I had a book of parlor games from that era. Lots of parlor games. I remember one called "kiss the candlestick" in which a girl was blindfolded and given a candle and complex directions but somehow it ends up it was she who was kissed. (go figger)
Music. A piano (or a melodeon) in a middle-class household. (Guitar or fiddle or banjo in a poorer household. Maybe home-made percussion as well in the latter case.) People might take turns playing, singing. Again, depends on class, but you'd get art songs (think, Schubert's) or popular songs (in that era "After the Ball" I think was out. "
Because" "Bird in a Gilded Cage" "My Wild Irish Rose"). ETA: okay, if they are rich, a child might want to sing "Bird in a Gilded Cage" but a parent in the corner doing needlework might protest it: "Do that lovely Schubert instead." Because this lyric would have been considered indecent:
And her beauty was sold,
For an old man's gold,
She's a bird in a gilded cage.
Story telling. Taffy pulls and popping corn.
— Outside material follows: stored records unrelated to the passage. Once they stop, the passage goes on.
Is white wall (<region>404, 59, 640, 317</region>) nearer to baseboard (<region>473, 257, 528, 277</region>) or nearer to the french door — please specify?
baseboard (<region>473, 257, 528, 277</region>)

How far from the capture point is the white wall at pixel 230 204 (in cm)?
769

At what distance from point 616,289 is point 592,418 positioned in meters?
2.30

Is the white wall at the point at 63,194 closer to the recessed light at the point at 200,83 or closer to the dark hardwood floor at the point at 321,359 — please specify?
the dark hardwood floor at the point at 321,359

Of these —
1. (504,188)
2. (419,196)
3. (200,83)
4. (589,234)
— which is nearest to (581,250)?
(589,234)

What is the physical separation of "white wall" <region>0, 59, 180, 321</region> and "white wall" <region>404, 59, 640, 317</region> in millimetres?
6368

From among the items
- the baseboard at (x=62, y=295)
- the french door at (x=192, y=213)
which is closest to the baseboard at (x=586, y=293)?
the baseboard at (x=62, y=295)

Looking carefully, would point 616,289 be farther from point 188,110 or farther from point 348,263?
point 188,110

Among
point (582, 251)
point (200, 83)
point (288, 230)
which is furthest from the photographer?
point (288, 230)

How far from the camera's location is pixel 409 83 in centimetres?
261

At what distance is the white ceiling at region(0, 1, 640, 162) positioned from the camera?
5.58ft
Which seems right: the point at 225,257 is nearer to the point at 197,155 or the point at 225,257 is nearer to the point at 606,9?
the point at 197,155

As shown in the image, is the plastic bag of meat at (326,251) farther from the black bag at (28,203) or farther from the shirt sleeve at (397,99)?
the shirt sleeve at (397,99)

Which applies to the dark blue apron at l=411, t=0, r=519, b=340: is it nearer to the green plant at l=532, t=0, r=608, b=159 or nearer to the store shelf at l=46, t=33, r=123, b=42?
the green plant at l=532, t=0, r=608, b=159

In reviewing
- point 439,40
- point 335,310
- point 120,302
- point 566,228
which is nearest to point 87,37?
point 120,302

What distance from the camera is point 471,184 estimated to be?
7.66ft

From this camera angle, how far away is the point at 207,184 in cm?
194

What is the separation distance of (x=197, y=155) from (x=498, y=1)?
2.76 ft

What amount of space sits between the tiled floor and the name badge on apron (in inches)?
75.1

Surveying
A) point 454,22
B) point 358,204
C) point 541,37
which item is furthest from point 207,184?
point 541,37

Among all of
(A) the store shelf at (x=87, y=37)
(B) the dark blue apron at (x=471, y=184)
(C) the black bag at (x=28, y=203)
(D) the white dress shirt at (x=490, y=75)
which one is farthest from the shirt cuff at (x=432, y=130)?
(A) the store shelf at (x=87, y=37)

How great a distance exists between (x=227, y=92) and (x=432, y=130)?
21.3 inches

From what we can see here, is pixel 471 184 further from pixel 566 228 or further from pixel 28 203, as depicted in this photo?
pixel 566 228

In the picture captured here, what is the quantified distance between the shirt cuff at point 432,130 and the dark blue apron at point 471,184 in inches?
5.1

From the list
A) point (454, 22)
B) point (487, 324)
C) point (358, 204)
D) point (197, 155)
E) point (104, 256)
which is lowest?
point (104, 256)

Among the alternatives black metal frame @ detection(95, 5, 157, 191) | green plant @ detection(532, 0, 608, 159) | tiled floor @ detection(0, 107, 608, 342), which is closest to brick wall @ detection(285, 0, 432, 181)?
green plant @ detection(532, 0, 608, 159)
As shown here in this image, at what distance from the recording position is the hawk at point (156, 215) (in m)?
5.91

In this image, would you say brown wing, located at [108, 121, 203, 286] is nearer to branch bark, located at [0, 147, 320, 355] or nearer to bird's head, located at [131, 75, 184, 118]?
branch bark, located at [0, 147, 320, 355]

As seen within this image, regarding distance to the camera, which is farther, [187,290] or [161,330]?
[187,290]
ETA: stereographs. Maybe even early phonographs for rich people.
badly formatted, but here's a lot of diversions for children through young adults:
http://www.archive.org/stream/kindergartenpain00clin/kindergartenpain00clin_djvu.txt
Recitations. Used to be a big thing at school and at home. They'd do an act of Hamlet, or recite Spartacus's speech to the gladiators. Look for pdfs of "the MacGuffey Reader" or "The Comprehensive speaker" at googlebooks for examples. The guys, to show off to the girls, might pick something with swordplay in it.
ETA to add: Hey, I'm old, but I'm not this old, okay?